Pipeline: Design PipelineResource extensibility

Created on 10 Nov 2018 · 23Comments · Source: tektoncd/pipeline

Expected Behavior

We should have clear extension points in the Pipeline CRD system. These points should be well documented, clear, and tested.

Ideally it will be possible to extend the system without having to modify the existing controller binaries or CRD definitions.

Actual Behavior

At the moment, if a user wanted to extend the Pipeline they have these options:

They want to create their own kind of Resource (e.g. they use something like mercurial, but we currently only support git) = They have to modify and re-deploy the TaskRun controller @_@ (and maybe the PipelineRun controller also)
They want to create their own kind of Task = #215 + ducktyping should allow for alternative Task implementation
They want to run xyz specific logic = They can put any logic they want inside a task

In the worst case, the last option _should_ allow a user to do pretty much anything they want, outside of the functionality provided by this system.

Additional Info

n/a

design

Source

bobcatfish

Most helpful comment

Here is one proposal, which I am unreasonably attached to:

Similar to how consourse uses Resources as an extension point, we could also use Resources as an extension point.

We add a Resource controller, which only pays attention to Resource types it knows about and ignores the rest
When the Resource controller sees a Resource it knows about, it will make that Resource available via a PVC (e.g. if it's a Git resource check out the repo into a volume mount) or via some string data in the Status of the resource (e.g. for an image we just need the url + digest)
If a user wants to add their own kind of Resource, they can add a controller that knows how to handle that Resource type
When the Resource is used as an output, maybe this updated via some fields in the spec, which the controller can react to?

Cons:

This interferes with the most appealing option for #200, which is to stop using CRDs for Resources
This requires the system we deploy to support PVCs, not sure if this is a problem or not, have been trying with @aaron-prindle to avoid solutions to #224 that require PVC

bobcatfish on 10 Nov 2018

👍3

All 23 comments

Here is one proposal, which I am unreasonably attached to:

Similar to how consourse uses Resources as an extension point, we could also use Resources as an extension point.

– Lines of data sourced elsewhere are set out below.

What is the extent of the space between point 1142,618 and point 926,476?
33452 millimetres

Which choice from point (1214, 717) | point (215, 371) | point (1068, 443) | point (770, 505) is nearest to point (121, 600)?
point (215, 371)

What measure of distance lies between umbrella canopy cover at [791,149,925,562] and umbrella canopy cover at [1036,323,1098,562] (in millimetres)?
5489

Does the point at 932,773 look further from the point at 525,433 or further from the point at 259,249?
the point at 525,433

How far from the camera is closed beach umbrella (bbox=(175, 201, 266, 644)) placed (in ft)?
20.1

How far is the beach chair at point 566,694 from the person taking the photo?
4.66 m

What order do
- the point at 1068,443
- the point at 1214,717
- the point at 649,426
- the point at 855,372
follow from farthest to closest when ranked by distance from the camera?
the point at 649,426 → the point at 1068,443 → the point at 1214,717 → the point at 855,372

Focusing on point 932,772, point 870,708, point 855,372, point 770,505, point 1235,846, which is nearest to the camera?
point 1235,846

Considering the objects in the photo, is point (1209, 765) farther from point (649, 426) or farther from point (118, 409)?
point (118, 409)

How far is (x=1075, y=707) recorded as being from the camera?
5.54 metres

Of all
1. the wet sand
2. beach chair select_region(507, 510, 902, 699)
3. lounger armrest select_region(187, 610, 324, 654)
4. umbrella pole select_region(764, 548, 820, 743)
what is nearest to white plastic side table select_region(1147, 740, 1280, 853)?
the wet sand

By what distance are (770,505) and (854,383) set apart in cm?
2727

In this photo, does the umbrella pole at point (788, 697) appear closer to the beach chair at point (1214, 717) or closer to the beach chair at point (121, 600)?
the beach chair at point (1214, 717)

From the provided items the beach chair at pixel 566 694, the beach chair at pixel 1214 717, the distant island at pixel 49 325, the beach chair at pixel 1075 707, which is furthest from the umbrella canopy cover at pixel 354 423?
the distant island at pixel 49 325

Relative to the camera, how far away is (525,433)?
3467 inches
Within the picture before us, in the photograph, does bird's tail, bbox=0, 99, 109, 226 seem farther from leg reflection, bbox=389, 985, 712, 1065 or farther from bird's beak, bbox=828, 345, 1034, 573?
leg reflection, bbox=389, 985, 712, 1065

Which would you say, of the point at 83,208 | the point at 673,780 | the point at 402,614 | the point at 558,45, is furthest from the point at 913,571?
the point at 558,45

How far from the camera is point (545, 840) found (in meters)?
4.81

We add a Resource controller, which only pays attention to Resource types it knows about and ignores the rest
When the Resource controller sees a Resource it knows about, it will make that Resource available via a PVC (e.g. if it's a Git resource check out the repo into a volume mount) or via some string data in the Status of the resource (e.g. for an image we just need the url + digest)
If a user wants to add their own kind of Resource, they can add a controller that knows how to handle that Resource type
When the Resource is used as an output, maybe this updated via some fields in the spec, which the controller can react to?

Cons:

This interferes with the most appealing option for #200, which is to stop using CRDs for Resources
This requires the system we deploy to support PVCs, not sure if this is a problem or not, have been trying with @aaron-prindle to avoid solutions to #224 that require PVC

bobcatfish on 10 Nov 2018

👍3

Seems reasonable at first glance - I'm putting together some thoughts on extensibility based on some design work here (i.e., we're establishing what we want to be able to accomplish to do something like automatic quality gates on Tasks), and will try to get that written up to figure out how that would fit in with this approach.

abayer on 12 Nov 2018

We will probably need to have a PVC anyways to share outputs from one taskRun (in a pod) with another taskRun in the same pipeline (in a different pod)

nader-ziada on 13 Nov 2018

This requires the system we deploy to support PVCs

last time i was playing with azure's kubernetes service attaching volume to a node was taking ~2min whereas on gke it was only 10s. i think if persistent volumes are used then we should figure out how to deal with long attachment times (or how to avoid them entirely if that's possible).

cppforlife on 14 Nov 2018

@pivotal-nader-ziada would downloading the output from a result store be a viable option ?

tejal29 on 14 Nov 2018

@tejal29 you mean something like gcs or s3 for sharing artifacts between tasks? yes, this would be an option, but its one extra thing users have to setup and have ready. Based on @cppforlife comment and my own investigations, I want to avoid using PVC, but still investigating best options to discuss with everyone

nader-ziada on 14 Nov 2018

Something worth discussing - what exactly do we want the extensions to be able to do? Some things definitely map directly to Resources - different SCM systems, different artifact storage, etc. But is that actually the only thing we want to be able to extend? For example, there's notifications (i.e., https://github.com/knative/build-pipeline/issues/49) - obviously, we can't hardcode in every notification system someone might want to use, so we need there to be a way to have extensions provide additional notification systems. But are those Resources?

abayer on 14 Nov 2018

I think of resources as the input and outputs of the task, so notifications can be expressed as output of the task. If we design the extension point with enough flexibility, the resource should be responsible for taking the result of the task and doing what it wants with it including sending it to slack for example.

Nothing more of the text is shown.